# Lessons.. or I am lucky



## shoretyus (Jan 6, 2007)

Kind of off topic as its not guitar. Last year I started playing trombone with a community band. It's fun and I figured that it would get me back into reading music. The conductor is a Juliard grad so I figured this is great... one of the pieces we are playing is the Hockey night in Canada theme.

After a year I figured I should ask a retired pro trombonist that lives in the area for a couple of pointer lessons. Turns out ..... he was the trombonist on the original and several versions... go figure...


----------



## Mooh (Mar 7, 2007)

That's great! Very cool idea. You were lucky to find someone good too. I love that theme music, and so do my students who play it. I arranged it in an easy short one page guitar arrangement for them.

Playing other instruments, any other instruments, informs our playing on all others, and increases the depth of our musical understanding.

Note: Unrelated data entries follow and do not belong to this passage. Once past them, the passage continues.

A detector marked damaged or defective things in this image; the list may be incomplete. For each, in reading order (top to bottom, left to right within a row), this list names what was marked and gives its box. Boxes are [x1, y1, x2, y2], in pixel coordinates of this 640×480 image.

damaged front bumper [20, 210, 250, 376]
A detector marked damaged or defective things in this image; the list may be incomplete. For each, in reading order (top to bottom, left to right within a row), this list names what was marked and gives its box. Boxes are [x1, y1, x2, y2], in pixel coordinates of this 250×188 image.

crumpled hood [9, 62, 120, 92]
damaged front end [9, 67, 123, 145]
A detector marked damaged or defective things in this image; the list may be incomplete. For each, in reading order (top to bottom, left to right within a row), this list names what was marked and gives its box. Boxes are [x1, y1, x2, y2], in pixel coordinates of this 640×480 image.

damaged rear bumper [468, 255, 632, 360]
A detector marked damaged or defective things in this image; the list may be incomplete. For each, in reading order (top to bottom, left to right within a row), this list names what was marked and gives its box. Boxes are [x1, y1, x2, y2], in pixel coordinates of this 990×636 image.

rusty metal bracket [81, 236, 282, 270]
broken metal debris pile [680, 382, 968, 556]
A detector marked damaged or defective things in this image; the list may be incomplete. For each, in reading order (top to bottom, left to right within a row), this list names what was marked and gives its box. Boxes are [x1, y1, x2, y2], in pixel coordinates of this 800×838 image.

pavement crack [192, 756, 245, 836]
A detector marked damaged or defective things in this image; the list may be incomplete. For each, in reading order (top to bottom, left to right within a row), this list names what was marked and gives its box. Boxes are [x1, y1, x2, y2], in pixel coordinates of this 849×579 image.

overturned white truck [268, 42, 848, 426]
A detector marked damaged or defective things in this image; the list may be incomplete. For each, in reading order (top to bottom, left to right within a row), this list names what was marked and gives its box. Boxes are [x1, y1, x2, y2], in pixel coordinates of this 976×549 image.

I have often thought of starting piano lessons again. I quit when I was a kid but had got to grade 5 or 6 conservatory. It would take me a while to get it back but I truly regret and miss playing. Trouble is, finding time around work and other obligations. If I could teach piano as well as fretted instruments it would make my life more interesting too.

Anyway, I'm jealous.

Peace, Mooh.


----------



## puckhead (Sep 8, 2008)

Mooh said:


> That's great! Very cool idea. You were lucky to find someone good too. I love that theme music, and so do my students who play it. *I arranged it in an easy short one page guitar arrangement for them.*


link please?


----------



## Mooh (Mar 7, 2007)

Link? Mine's not online, and it's still under copyright.
Sorry.

Peace, Mooh.


----------